- _Selected excerpt_
☆ ☆ ☆
It’s confirmed: Jacques Chirac will indeed be voting for François Hollande this Sunday and on May 6th. Daughter Claude and son-in-law—and JC’s last chief-of-staff at the Elysée—Frédéric Salat-Baroux too. (Bernadette will still vote for Sarkozy, whom she’s always liked, but she’s quite conservative in any case). Chirac already said last year that he would vote for Hollande but it was laughed off as a “blague corrézienne”—the Corrèze being the longtime political base of both men—and with sotto voce reference to Chirac’s diminishing mental faculties. But it’s a reasoned choice and which he’s telling everyone, as today’s 1 PM France Inter news headlined. Sarkozy says he doesn’t believe it but he knows it’s true.
☆ ☆ ☆
- _Questions to answer_
a: From the passage on Chirac's vote, copy the stretch from "It’s confirmed: Jacques" through "knows it’s true.".
b: Can you condense the paragraph beginning "It's confirmed: Jacques Chirac" in the passage on Chirac's vote into a short bulleted list that keeps its main facts?
c: Answer these questions from the passage on Chirac's vote:
(i) Who will Bernadette vote for?
(ii) What was Chirac's statement last year laughed off as?
(iii) Which news broadcast headlined Chirac's choice today?

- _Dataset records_
☆ ☆ ☆
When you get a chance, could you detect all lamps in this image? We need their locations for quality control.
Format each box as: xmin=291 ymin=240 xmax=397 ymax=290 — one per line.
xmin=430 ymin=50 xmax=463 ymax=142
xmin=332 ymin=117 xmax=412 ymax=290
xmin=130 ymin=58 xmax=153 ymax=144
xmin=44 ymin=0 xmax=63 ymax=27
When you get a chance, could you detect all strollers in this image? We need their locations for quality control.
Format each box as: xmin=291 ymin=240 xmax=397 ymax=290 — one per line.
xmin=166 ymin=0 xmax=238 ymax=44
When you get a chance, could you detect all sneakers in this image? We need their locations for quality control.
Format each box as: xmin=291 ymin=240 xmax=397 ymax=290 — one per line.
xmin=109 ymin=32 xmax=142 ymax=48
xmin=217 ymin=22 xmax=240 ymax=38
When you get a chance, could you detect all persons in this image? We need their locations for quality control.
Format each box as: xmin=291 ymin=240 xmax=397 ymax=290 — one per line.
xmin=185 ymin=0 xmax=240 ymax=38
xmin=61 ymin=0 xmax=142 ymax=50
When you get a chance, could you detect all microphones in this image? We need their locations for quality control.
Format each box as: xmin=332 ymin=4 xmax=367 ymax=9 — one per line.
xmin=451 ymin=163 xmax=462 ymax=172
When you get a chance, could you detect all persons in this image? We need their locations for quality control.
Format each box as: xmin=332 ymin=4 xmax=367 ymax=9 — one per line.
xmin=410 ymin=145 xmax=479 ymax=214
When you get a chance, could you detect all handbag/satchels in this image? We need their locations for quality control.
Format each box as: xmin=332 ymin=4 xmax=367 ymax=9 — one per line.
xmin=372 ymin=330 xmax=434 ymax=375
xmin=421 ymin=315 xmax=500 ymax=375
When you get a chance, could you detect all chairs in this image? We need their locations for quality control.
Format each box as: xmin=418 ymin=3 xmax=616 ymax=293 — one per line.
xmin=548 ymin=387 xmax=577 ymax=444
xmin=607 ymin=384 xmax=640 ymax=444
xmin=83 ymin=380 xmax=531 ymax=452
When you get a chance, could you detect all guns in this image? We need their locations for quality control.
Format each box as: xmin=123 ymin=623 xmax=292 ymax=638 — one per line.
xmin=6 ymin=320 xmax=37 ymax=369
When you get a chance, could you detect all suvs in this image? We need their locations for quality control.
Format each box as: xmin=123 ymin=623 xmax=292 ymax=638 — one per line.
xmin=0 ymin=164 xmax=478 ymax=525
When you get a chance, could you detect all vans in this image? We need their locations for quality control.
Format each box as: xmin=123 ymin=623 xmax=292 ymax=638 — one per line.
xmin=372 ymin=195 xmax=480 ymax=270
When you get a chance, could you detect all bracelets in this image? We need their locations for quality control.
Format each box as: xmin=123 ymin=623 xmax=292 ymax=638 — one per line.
☆ ☆ ☆
- _Results_
a:
It’s confirmed: Jacques Chirac will indeed be voting for François Hollande this Sunday and on May 6th. Daughter Claude and son-in-law—and JC’s last chief-of-staff at the Elysée—Frédéric Salat-Baroux too. (Bernadette will still vote for Sarkozy, whom she’s always liked, but she’s quite conservative in any case). Chirac already said last year that he would vote for Hollande but it was laughed off as a “blague corrézienne”—the Corrèze being the longtime political base of both men—and with sotto voce reference to Chirac’s diminishing mental faculties. But it’s a reasoned choice and which he’s telling everyone, as today’s 1 PM France Inter news headlined. Sarkozy says he doesn’t believe it but he knows it’s true.

b:
- Jacques Chirac will vote for François Hollande this Sunday and on May 6th.
- His daughter Claude and son-in-law Frédéric Salat-Baroux, his last chief-of-staff at the Elysée, will also vote for Hollande.
- Bernadette will still vote for Sarkozy, whom she has always liked.
- When Chirac said last year that he would vote for Hollande, it was laughed off as a "blague corrézienne," with quiet references to his declining mental faculties.
- His choice is reasoned, and he is telling everyone; today's 1 PM France Inter news made it the headline.
- Sarkozy says he doesn't believe it, but he knows it's true.

c:
(i) Sarkozy
(ii) A "blague corrézienne"
(iii) The 1 PM France Inter news